Teens Feel Safer at School When They Have Cross-Ethnic Friendships

It's becoming increasingly clear that the key to preventing bullying among children and teens is to help them build strong communication and relationship skills at an early age. I ran across this interesting article at PsychCentral.com discussing the results of a recent study that having a diverse group of friends seems to help a teen feel less vulnerable at school.

Cross-Ethnic Friendships Help Teens Feel Safe at School 
By Rick Nauert PhD, Senior News Editor

Middle-school kids are less lonely and feel safer when they have friendships across ethnic groups as the connections help teens feel less vulnerable.

Social support and friendships are important in all stages of life with early adolescence an especially important time as teens need validation and emotional support.

Experts say the findings are important as the childhood population is becoming extremely diverse in the United States and educators need guidance to monitor student interactions.

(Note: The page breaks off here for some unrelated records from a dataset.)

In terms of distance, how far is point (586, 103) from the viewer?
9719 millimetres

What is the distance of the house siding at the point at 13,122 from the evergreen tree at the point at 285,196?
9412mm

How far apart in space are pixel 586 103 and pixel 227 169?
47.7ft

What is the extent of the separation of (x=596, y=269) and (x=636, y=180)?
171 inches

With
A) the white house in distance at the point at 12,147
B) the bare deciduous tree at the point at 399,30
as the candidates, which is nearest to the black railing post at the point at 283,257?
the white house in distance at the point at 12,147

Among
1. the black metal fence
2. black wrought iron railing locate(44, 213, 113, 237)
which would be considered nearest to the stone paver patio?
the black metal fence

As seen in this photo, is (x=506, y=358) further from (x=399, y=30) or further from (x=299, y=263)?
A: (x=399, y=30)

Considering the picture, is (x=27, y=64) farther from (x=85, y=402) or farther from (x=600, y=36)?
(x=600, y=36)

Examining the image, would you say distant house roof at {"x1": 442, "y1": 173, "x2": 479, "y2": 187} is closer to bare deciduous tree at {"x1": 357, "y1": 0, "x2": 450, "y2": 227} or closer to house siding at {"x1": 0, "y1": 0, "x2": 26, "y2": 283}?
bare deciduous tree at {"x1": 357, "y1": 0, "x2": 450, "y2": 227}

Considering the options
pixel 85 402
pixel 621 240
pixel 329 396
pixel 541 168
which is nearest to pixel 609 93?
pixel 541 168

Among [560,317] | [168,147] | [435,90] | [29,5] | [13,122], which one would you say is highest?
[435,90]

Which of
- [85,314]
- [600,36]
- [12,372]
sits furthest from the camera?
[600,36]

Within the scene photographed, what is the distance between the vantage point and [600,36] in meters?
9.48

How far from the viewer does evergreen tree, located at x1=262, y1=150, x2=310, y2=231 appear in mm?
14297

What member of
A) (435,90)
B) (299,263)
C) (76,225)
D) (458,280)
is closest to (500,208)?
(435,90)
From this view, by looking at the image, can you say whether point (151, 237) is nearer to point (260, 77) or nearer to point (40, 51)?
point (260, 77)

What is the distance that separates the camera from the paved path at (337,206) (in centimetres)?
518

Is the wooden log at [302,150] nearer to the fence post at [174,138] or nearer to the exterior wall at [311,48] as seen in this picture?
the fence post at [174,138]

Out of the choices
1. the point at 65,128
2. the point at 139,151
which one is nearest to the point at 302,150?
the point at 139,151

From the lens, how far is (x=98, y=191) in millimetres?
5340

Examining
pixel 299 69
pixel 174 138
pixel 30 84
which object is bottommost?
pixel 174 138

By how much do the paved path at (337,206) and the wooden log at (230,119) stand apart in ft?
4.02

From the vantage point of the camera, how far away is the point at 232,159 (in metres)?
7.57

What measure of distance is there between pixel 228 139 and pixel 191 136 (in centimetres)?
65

Read the entire article at PsychCentral.com>>

Wednesday, October 2, 2013

To the Lighthouse: An Exceptional Piece of Writing

I do love a really good latte in the morning; when I get it to perfection, my whole day resonates with positive energy. It is like reading an exceptional piece of writing, with lyrical prose that plays through my thoughts and in the depths of my being. Virginia Woolf can do that, with a literary voice that is evocative with imagery and intelligent, insightful observations of human nature and perspective. To the Lighthouse is said to be her masterpiece. Done in stream of consciousness, without a plot, and no definitive narrative voice, To the Lighthouse is a dense read, requiring the reader to engage intellectually and emotionally. It is not everyone’s cup of tea, and for myself, I am coffee drinker; but I can appreciate perfection and craft, and I am keeping this book in my library.